Doctor Shopping, the Life I Chose as an OB/GYN and the Over Medicalization of the Birth Process

Written By: Written by: Dr. Jonathan Weinstein

Today a patient and her husband came in to see me determine if I was the right fit for her high-risk pregnancy. I find these situations awkward, as I am not a car salesman looking to sell you a car. Honestly, when patients come in for a consult I really do not care if they pick me as their doctor or not. I am not trying to be smug and I did not take offense when the husband commented on the waiting room being empty. I just stated the facts, ”I have fifteen patient slots a day, four exam rooms, I am not looking to get rich being a doctor so I only perform ten deliveries a month.”

My first priority is my family, I love spending time with my wife and kids. I do not have many individuals outside interests, except the New York Yankees & Giants and a twice a year vacation to a tropical location where I do absolutely nothing but read Dirk Pitt novels and sleep until at least noon with my honey. As an Obstetrician, my job is to help people achieve a common goal, bring a healthy new baby into the world the way g-d intended.

I went on to explain to the couple, “I have been practicing OB/GYN, for fourteen years, starting my career in a twelve-person group that went to four different hospitals. I could deliver as many as ten babies a day and not know one single family, but I made good money and only took call every 12 days.” Sounds like a sweet deal except for the fact I had no relationship with my patients, spent maybe five minutes talking to a return OB, maybe 30 minutes with a new patient, and 15 minutes with an established patient.

Now I have my dream job, working in an office attached to the ONLY hospital I deliver at, Baylor Medical Center Frisco, with well-educated, considerate, sometimes a little Internet happy patients (you know who you are). Many of whom I consider my friends and often my neighbors. I have a great office staff, a nurse practitioner in Tara who will be able to take care of my patients when I go on vacation.

I have rededicated myself to personally lowering the national Cesarean Section rate one vaginal delivery at a time. I know every patient in the practice, how many doctors can say that? I have fixed medical problems other physicians have missed, just by listening to my patient tell their stories. I get disgusted when I read charts on patients who had a C/S for breech presentation, preeclampsia, ‘the baby’s too big’ or the countless other b-ll sh-t reasons patients are given.

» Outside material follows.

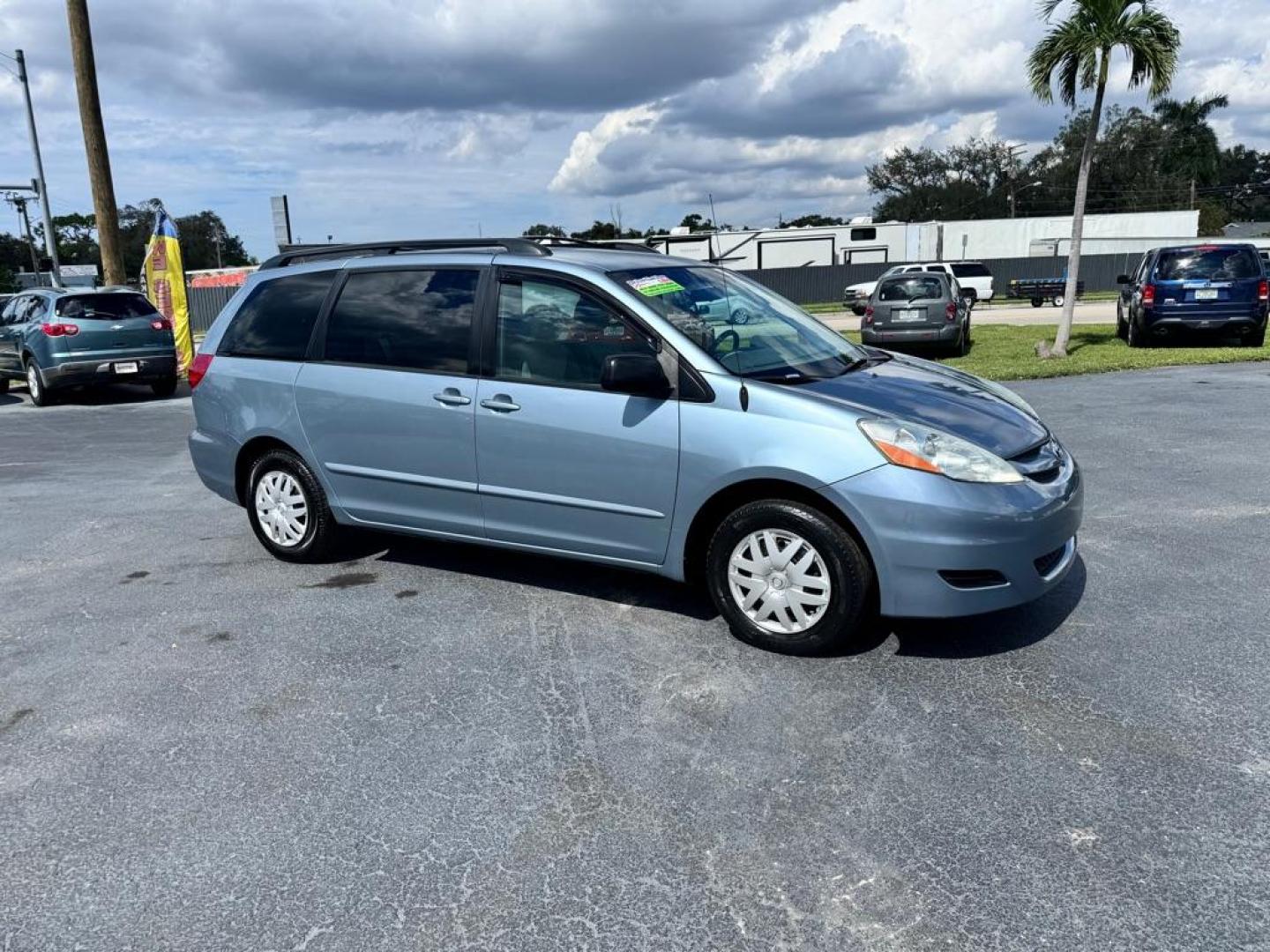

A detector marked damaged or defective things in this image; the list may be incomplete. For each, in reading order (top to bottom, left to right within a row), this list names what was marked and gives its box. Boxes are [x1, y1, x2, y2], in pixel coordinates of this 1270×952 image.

cracked asphalt [0, 361, 1263, 945]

I practice medicine based on scientific facts, not whether it is getting close to dinnertime. Let me tell you a dirty little secret you will not see printed anywhere in OB literature, at least 90% of all emergency Cesarean Sections for fetal distress are caused by the ‘over-medicalization’ of the birth process.

This is what happens every day all over this country:

  • You get too much Pitocin so the baby crashes because it could not get enough oxygen due to every 1-2 minute contraction intervals
  • Your electronic fetal heart monitor was over read as showing a baby in fetal distress (despite being born screaming with great APGARS),
  • Your blood pressure was dropped by your Epidural cutting off blood flow and oxygen to your uterus and in turn your baby.

Why do you think babies born by Nurse-Midwives or at Birth Centers have only a 10% chance of ending in Cesarean Section but at a hospital around here, it can be upwards of 50%? Just some food for thought.